Sestina for Brood XIII

Five billion nymphs have tunneled from the earth,
slipped out of their ghostly skins
and adorned the trees with their red-laced wings.
A bevy of blenders. Motorboats. Buzz saws,
the articles warned. But from a distance,
their mournful chorus, like a cloud of flutes, rises

beyond the old-growth oaks, rises
to the atmosphere’s last hold on the earth.
I drove my daughters some distance
to find them. They collected the skins
from the grass by the pail-full until they saw
the first blood-drop eyes, the first flickering wings.

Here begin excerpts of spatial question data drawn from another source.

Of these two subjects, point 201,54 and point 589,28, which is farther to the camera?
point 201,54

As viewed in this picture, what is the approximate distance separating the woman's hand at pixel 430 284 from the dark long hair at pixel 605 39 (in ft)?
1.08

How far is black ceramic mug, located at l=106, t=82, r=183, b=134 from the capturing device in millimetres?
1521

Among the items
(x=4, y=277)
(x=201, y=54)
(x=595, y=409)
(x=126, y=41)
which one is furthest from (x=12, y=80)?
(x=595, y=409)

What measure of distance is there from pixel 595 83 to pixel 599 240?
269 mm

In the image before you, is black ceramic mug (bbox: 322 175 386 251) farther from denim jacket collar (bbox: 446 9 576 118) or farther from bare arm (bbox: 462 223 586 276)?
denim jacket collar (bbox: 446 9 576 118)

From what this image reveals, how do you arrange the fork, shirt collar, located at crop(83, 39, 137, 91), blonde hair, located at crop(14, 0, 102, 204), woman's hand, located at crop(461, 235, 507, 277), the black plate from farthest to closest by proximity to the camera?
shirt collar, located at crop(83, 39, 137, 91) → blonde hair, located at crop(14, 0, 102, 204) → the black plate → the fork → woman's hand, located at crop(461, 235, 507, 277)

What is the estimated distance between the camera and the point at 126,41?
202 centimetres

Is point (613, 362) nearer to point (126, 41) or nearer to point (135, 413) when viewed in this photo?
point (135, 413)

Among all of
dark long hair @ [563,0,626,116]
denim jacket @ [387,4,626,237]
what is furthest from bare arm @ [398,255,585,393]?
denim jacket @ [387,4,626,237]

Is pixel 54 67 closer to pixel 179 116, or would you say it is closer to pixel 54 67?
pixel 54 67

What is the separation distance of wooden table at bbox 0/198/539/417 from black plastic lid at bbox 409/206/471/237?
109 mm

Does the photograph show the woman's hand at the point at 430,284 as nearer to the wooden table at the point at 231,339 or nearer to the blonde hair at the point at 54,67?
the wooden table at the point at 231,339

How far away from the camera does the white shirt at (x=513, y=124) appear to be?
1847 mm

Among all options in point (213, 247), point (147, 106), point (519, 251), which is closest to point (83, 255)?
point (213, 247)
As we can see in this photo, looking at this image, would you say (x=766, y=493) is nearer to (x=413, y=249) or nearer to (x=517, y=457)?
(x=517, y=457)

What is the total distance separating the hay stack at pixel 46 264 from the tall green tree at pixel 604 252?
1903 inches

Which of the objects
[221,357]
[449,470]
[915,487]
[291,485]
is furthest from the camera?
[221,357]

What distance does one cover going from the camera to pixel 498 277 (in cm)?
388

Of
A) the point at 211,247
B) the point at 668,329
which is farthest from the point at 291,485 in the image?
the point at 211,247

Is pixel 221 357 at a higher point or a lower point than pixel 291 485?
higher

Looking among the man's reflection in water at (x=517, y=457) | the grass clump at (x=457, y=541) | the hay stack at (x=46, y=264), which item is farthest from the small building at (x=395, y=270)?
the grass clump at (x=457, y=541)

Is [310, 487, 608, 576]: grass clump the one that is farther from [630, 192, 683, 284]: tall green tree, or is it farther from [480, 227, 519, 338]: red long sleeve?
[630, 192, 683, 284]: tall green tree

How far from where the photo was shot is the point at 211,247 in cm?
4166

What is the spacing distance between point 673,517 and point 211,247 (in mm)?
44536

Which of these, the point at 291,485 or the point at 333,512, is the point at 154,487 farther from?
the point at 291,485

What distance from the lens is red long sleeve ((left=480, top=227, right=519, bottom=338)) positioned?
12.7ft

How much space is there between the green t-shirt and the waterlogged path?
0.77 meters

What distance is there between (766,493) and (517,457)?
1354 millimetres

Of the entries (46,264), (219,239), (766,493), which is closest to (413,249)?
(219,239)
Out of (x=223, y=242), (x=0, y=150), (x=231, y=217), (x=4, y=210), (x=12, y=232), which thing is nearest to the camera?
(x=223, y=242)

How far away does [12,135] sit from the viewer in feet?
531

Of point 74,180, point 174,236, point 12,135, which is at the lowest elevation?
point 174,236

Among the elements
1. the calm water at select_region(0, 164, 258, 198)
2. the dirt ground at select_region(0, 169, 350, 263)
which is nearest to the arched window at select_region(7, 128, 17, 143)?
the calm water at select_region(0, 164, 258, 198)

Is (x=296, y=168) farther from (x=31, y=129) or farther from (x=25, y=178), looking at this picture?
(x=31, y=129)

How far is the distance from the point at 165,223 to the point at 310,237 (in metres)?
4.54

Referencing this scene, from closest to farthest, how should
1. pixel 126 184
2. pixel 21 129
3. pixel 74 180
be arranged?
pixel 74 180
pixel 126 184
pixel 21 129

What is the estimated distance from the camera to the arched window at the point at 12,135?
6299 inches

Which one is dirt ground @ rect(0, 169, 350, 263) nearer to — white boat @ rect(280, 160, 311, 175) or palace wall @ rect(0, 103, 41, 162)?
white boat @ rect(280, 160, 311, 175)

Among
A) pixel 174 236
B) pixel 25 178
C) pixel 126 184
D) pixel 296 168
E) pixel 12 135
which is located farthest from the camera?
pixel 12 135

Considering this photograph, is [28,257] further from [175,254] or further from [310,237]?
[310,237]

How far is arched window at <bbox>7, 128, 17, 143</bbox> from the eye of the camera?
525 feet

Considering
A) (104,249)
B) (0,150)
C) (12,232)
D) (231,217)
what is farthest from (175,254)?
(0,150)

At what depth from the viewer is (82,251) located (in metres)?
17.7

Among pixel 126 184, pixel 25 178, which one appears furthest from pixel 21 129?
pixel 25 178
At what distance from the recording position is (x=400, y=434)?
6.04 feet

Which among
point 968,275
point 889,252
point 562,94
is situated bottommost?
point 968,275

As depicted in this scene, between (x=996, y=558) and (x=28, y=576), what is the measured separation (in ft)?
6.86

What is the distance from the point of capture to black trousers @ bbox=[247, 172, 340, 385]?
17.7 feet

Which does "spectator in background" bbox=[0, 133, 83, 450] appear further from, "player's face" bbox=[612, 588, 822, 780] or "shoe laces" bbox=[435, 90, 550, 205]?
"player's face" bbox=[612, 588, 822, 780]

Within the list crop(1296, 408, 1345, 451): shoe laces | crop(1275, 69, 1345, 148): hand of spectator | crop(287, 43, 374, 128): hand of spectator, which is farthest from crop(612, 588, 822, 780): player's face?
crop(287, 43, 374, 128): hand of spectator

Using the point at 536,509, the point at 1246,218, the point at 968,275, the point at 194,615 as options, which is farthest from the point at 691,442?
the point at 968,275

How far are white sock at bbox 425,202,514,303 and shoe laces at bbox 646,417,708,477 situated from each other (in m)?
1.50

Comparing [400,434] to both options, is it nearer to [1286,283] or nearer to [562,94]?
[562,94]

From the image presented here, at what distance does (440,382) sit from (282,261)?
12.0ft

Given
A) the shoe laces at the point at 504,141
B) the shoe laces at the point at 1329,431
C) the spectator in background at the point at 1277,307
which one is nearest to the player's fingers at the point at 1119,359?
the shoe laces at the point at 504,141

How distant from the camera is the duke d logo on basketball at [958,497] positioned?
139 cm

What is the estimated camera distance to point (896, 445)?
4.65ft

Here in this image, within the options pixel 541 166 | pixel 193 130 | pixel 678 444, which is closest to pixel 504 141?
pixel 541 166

Gentle, I admonished them. Their wings
can dissolve in your hands. They raised
the cicadas to their eyes like prisms, saw
the seventeen-year handiwork of the earth
for one moment resting on their skin.
I told them how the nymphs suckle roots at a distance

of nine feet underground, their bodies distant
particles in the soil. The hope of wings,
the slow, invisible weaving of their skins
lie forgotten as a human generation is raised
in the whir and clamor above the earth:
Blenders. Motorboats. Buzz saws.

When I was thirteen, bored with the universe, I saw
Haley’s Comet, a dull milky smudge in the distance.
My parents reminded me of my rare chances on earth
to see great things: Columbia’s mighty wings
on its maiden takeoff, the Olympic flag rising
in our hometown, King Tutankhamun’s gilded skin.

I wanted nothing but to inspect my skin
in the mirror. Who cared what else I saw?
Not you, daughters. I know next summer the same sun will rise,
and these cicadas will have flown the distance
of your memory. Their eggs and broken wings
will have completed their lonely burrows into the earth.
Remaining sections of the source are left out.